Does the parser support TLS compression ?

No. Note that most TLS implementations disabled it after the FREAK attack, so while detecting compression in ServerHello is possible in tls-parser, it should probably be interpreted as an alert.

Where are located the TLS CipherSuites ?

They are built when running cargo build.

To ease updating the list from the IANA TLS parameters, a script is provided (scripts/extract-iana-ciphers.py). This script will download and pre-parse the list from IANA, and produce a file containing all ciphersuites names and parameters.

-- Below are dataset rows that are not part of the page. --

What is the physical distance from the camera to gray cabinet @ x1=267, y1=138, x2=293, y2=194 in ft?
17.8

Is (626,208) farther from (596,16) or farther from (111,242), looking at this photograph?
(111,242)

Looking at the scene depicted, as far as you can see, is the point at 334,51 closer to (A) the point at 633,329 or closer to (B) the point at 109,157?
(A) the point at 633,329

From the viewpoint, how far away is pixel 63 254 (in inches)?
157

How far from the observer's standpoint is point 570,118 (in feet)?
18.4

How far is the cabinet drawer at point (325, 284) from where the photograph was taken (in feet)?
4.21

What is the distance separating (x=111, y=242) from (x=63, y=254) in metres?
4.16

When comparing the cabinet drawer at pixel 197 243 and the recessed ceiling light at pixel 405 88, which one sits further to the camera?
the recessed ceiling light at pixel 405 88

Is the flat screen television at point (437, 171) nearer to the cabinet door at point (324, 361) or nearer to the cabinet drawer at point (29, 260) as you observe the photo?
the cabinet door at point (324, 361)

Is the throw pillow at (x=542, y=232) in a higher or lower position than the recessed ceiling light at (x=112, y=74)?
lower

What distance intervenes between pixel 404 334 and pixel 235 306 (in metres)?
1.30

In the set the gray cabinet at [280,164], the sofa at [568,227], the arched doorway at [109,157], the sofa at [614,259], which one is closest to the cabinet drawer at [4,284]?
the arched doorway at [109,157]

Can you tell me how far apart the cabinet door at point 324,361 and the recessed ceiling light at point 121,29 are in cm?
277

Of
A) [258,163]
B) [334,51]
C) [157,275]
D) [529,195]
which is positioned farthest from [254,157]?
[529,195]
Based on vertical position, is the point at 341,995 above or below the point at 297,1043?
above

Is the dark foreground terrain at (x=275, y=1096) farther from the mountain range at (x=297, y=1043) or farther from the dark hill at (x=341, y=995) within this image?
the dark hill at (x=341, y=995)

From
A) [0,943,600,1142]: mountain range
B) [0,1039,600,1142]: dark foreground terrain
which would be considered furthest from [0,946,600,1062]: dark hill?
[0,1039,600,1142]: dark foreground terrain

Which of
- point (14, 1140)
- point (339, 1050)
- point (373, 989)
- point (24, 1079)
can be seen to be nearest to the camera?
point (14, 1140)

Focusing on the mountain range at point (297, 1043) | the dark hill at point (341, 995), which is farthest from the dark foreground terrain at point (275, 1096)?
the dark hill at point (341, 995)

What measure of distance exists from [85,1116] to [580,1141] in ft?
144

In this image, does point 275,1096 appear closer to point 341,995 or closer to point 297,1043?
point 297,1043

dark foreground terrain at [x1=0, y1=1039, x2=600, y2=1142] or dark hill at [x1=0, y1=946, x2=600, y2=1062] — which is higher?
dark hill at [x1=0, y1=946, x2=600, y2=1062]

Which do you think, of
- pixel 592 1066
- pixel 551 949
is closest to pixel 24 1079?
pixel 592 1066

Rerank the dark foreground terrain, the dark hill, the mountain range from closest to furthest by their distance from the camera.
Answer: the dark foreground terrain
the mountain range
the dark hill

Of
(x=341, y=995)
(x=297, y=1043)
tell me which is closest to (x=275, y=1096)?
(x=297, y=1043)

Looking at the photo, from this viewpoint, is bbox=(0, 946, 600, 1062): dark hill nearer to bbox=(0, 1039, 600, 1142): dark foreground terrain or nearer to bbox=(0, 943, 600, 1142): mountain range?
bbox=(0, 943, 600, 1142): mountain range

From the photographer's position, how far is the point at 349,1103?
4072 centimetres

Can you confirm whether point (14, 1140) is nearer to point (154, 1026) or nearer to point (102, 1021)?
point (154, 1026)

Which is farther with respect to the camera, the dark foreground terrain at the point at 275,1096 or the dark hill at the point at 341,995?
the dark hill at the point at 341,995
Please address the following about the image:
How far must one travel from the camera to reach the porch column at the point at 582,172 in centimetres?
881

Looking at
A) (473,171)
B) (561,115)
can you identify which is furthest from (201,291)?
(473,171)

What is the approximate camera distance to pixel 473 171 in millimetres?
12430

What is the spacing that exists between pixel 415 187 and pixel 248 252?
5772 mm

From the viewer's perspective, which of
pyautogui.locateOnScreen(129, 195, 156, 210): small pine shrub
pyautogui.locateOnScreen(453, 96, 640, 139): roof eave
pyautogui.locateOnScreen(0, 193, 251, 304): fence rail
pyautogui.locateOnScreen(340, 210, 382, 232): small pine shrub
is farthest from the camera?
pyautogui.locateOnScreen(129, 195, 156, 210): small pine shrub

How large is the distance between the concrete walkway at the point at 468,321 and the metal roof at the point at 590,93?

During the build, build.rs parses this file and produces a static, read-only hash table of all known ciphers and their properties.

License

Licensed under either of

• Apache License, Version 2.0 (LICENSE-APACHE or http://www.apache.org/licenses/LICENSE-2.0)
• MIT license (LICENSE-MIT or http://opensource.org/licenses/MIT)

at your option.

Contribution

Unless you explicitly state otherwise, any contribution intentionally submitted for inclusion in the work by you, as defined in the Apache-2.0 license, shall be dual licensed as above, without any additional terms or conditions.